Video game enthusiasts are important to AMD. The launch of this processor confirms it. And it is that the new Ryzen 7 5800X3D joins the portfolio of chips of the Ryzen 5000 family with Zen 3 microarchitecture to establish itself as the most attractive option for gamers. This is, at least, what this brand promised us during the presentation of this chip.
The feature that, according to AMD, should allow it to achieve this goal is a new architecture of level 3 cache memory with a capacity of no less than 96 MB. This number is a true monstrosity. To put it in context, we just have to look at the fact that the Ryzen 9 5950X and 5900X, which have a higher number of cores, incorporate ‘only’ 64 MB of L3 cache.
3D V-Cache technology, as this innovation is called, has already been used by AMD in some of its professional solutions, such as EPYC processors for data centers. It makes it possible to stack chiplets so that instead of being placed next to each other, they are placed one on top of the other.
In this way, it is possible to increase the capacity of the level 3 cache memory significantly, and, in addition, the latency of this subsystem is reduced. On paper, this strategy looks promising. Very well. Let’s see if this brand’s engineers have put all the meat on the grill.
The Zen 3 microarchitecture, in-depth
The first slide reflects how different the structure of the CCDs used by Ryzen with Zen 2 and Zen 3 microarchitecture is. Each set of quad cores in Ryzen 3000 processors has access to one shared level 3 cache with a capacity of 16 MB, while, as we have just seen, each set of eight cores in the Ryzen 5000 accesses a unified level 3 cache of 32 MB.
According to AMD, this change in strategy has a noticeable impact on CPU performance because each of the cores in Zen 3 has access to a level 3 cache with double the capacity of Zen 2. The total size of the L3 cache of each CCD is the same in Zen 2 and Zen 3, but this latest microarchitecture optimizes this cache sublevel by allowing each core to “see” all the L3 memory.
AMD also ensures that this strategy has allowed them to reduce the latency derived from the access of the cores to this cache, which according to this company, has a positive impact on the performance of its CPUs with video games.
All the cores of the Ryzen 5000 processors implement SMT (Simultaneous MultiThreading) technology, so each can simultaneously process two execution threads (threads).

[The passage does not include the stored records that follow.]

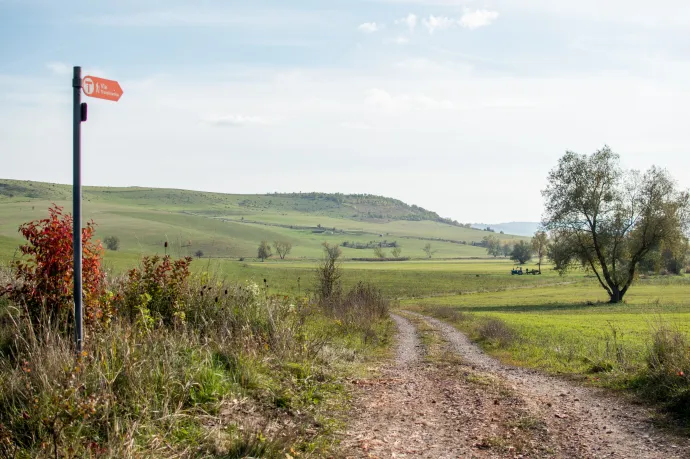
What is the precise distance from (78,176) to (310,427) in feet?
14.7

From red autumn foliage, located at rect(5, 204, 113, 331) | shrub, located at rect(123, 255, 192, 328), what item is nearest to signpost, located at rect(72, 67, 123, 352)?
red autumn foliage, located at rect(5, 204, 113, 331)

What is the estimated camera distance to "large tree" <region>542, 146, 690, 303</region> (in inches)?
1876

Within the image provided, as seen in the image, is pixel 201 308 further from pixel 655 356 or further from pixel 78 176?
pixel 655 356

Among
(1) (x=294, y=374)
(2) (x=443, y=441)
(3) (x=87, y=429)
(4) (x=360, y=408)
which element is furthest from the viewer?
(1) (x=294, y=374)

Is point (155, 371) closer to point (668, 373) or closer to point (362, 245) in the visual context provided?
point (668, 373)

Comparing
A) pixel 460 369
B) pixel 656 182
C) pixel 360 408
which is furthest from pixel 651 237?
pixel 360 408

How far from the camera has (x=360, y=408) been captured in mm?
9156

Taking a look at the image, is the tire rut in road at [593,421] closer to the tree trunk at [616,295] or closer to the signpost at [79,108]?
the signpost at [79,108]

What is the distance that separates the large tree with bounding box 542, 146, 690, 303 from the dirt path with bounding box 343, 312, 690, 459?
1550 inches

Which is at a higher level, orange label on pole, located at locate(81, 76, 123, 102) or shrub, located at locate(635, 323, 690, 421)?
orange label on pole, located at locate(81, 76, 123, 102)

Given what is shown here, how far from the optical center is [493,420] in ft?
28.1

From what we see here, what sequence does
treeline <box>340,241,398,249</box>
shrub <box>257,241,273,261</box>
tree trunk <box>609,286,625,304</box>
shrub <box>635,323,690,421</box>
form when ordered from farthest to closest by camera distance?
treeline <box>340,241,398,249</box>, shrub <box>257,241,273,261</box>, tree trunk <box>609,286,625,304</box>, shrub <box>635,323,690,421</box>

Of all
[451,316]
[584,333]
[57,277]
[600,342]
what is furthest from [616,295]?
[57,277]

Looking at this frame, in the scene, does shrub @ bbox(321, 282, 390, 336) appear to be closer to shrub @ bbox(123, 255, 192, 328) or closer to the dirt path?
the dirt path
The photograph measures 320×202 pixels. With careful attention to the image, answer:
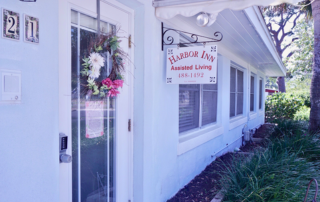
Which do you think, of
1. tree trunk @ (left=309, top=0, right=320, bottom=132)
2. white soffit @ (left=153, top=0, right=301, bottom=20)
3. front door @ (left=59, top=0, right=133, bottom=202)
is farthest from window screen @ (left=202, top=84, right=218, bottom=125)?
front door @ (left=59, top=0, right=133, bottom=202)

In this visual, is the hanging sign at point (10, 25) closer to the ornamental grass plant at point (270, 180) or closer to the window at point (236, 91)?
the ornamental grass plant at point (270, 180)

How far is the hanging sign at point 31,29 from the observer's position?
5.83ft

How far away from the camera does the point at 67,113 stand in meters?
2.27

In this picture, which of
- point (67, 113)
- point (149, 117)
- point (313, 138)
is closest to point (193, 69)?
point (149, 117)

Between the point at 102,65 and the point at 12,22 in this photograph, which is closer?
the point at 12,22

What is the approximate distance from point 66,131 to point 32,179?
0.54 meters

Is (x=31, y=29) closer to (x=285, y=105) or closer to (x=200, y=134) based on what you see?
(x=200, y=134)

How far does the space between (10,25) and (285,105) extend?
1699 centimetres

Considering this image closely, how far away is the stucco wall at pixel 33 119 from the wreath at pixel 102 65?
45cm

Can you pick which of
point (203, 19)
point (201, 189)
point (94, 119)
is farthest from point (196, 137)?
point (94, 119)

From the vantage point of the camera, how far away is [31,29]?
181 centimetres

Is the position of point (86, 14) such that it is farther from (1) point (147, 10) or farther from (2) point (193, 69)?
(2) point (193, 69)

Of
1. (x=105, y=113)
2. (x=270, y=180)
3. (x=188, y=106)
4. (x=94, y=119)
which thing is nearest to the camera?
(x=94, y=119)

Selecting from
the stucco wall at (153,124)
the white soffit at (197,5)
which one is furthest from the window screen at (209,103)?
the white soffit at (197,5)
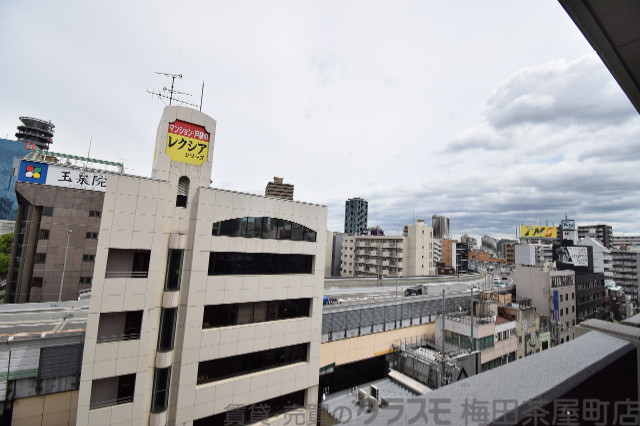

In addition, AMD claims to have improved its code branch prediction algorithm. Its microprocessors are capable of decoding four instructions per clock cycle and performing three memory access operations during each process of the clock signal.
In the next slide, we can see that AMD engineers have refined the instruction execution pipeline, which in Zen 3 is slightly different from that of Zen 2 microarchitecture processors. Among other improvements, they have managed to spend less time retrieving a prediction failed code fork; they have optimized the sequencing of the microinstructions that the execution of each instruction entails; they have reduced the latency associated with some floating point and integer operations, and have also improved detection of dependencies between various memory locations.
The modifications AMD engineers have introduced in the execution pipeline pursue a reasonably ambitious goal: to increase by 19% the number of instructions that the Ryzen 5000 manages to execute in each cycle of the clock signal.
The front end has a different responsibility than the back end or execution engine. The latter is responsible for executing the instructions very broadly and without going into complicated details. At the same time, the front end is responsible for collecting them from the main memory or the cache and decoding them so that the execution engine can later process them.
Zen 3 front end switches faster between instruction and micro-op caches and recovers more quickly from failed branch predictions.
In addition to predicting code branches more effectively, the Zen 3 front end switches more quickly between instruction and micro-op caches. As we’ve seen a few paragraphs above, it recovers in less time from predictions of failed forks.
The improvements to the code branch prediction logic that we have discussed help optimize the preloading process in the instruction register of the next instruction to be executed, and therefore also, it is also decoding. However, there is another Relevant improvement in the front end that we are also interested in knowing: the level 1 cache in charge of storing the instructions has also been refined to optimize the preload and increase the success rate of this intermediate memory.
The novelties that Zen 3 introduces do not only involve the front end; the execution engine, or back end, has also been refined by AMD engineers in this microarchitecture. One of the most significant improvements is that each of the four integer unit schedulers dispatches to two execution units, which AMD says helps increase the efficiency of integer operations. On the other hand, each of the two schedulers in the floating point unit dispatches to three execution units.